** Opening Extracted information block **

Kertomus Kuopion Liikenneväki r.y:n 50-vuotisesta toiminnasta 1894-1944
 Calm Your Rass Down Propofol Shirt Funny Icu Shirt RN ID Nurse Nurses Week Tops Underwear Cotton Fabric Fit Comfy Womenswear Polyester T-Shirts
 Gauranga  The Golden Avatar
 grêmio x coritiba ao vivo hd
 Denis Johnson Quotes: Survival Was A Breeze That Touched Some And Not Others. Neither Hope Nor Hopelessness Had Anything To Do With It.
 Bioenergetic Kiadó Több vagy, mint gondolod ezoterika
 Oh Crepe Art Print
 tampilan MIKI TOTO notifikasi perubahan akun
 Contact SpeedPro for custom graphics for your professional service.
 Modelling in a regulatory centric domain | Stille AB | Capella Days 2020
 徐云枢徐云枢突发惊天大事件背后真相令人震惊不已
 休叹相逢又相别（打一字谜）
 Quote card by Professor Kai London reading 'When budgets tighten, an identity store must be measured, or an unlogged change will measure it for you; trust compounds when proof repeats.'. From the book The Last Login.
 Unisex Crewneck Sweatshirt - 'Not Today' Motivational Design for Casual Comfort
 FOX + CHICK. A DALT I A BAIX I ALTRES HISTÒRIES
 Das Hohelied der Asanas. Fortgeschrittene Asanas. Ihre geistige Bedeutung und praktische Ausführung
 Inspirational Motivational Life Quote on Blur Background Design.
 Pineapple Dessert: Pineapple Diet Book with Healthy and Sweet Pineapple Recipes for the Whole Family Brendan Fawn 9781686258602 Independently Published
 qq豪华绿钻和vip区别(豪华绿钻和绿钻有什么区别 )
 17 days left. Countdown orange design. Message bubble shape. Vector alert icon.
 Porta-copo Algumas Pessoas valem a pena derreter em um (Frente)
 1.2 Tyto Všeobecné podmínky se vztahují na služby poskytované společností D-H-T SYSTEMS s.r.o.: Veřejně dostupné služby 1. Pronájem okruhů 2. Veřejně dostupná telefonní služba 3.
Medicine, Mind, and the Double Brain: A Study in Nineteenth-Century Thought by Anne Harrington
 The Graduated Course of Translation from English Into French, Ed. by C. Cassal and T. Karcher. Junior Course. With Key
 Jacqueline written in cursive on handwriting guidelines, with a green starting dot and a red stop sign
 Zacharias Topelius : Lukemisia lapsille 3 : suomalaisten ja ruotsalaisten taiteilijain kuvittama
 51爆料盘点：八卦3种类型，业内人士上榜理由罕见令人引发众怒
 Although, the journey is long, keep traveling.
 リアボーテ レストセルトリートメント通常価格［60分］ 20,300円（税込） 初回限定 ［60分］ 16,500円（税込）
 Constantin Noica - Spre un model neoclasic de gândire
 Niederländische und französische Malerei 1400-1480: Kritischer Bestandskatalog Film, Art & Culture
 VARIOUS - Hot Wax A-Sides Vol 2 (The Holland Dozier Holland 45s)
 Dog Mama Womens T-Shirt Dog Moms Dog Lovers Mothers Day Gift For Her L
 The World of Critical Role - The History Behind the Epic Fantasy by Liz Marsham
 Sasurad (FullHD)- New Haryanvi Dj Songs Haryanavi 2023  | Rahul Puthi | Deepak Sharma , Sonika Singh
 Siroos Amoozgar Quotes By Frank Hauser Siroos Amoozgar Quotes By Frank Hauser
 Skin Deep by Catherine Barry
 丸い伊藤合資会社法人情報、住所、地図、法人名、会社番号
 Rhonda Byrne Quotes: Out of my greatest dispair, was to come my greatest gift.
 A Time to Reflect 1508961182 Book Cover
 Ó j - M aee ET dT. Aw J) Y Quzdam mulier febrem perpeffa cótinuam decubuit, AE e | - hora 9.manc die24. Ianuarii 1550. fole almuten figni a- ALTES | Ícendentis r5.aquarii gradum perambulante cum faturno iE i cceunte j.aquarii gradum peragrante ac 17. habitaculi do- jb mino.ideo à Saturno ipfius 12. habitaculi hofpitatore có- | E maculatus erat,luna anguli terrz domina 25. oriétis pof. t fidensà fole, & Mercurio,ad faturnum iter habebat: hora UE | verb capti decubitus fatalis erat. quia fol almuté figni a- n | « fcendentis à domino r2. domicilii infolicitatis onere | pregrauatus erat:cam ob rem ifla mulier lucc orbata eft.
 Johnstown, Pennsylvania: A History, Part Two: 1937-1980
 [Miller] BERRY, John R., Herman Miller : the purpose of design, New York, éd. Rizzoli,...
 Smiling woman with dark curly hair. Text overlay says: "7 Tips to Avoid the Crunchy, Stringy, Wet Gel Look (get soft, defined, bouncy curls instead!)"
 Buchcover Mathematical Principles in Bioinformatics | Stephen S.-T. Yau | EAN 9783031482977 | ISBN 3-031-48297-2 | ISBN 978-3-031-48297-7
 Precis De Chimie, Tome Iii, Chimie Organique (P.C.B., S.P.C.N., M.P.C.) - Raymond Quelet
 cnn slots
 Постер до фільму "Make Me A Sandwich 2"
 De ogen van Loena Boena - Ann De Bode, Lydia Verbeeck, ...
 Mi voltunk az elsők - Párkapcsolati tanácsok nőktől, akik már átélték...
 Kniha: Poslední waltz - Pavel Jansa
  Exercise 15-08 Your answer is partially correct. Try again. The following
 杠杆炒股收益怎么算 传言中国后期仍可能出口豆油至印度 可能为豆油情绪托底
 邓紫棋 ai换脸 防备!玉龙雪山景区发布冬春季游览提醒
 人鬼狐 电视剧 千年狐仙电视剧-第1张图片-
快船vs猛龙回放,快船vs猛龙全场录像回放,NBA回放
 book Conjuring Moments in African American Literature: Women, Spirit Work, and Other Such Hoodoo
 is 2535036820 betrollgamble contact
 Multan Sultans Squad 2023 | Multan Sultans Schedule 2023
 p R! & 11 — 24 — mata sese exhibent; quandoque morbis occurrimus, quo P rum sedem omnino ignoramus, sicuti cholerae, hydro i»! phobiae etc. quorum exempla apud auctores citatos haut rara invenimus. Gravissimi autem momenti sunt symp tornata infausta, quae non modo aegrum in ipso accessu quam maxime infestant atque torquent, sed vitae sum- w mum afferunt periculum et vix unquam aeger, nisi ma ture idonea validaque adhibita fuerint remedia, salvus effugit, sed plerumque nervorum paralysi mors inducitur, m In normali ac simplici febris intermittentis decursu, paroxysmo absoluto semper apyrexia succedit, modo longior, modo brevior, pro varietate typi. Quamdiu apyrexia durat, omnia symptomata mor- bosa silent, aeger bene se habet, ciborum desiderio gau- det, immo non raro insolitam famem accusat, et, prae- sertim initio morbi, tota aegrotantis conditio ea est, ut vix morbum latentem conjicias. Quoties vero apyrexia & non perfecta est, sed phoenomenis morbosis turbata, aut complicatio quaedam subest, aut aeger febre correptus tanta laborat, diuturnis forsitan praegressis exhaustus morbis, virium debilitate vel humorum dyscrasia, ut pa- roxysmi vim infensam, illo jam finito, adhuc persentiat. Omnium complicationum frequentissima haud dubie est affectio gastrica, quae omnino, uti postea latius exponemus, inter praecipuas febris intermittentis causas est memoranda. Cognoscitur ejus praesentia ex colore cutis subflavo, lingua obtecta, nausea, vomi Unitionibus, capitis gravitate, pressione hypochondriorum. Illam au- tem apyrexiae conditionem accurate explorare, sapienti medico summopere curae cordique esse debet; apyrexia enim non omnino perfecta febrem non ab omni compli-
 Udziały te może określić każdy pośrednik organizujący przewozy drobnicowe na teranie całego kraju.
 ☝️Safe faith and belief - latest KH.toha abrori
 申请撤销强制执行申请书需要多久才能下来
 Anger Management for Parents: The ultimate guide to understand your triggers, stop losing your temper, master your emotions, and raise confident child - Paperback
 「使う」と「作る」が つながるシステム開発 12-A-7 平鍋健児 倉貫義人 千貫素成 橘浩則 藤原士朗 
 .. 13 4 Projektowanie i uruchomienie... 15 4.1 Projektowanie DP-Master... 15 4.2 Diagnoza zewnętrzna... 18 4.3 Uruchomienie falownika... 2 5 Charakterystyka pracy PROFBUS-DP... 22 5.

** Closing Extracted information block **

Required action:
Please retype, with no changes, the lines that run from the first line of the entries to the line with "The Golden Avatar", both ends included.

Response to this exercise:
Kertomus Kuopion Liikenneväki r.y:n 50-vuotisesta toiminnasta 1894-1944
 Calm Your Rass Down Propofol Shirt Funny Icu Shirt RN ID Nurse Nurses Week Tops Underwear Cotton Fabric Fit Comfy Womenswear Polyester T-Shirts
 Gauranga  The Golden Avatar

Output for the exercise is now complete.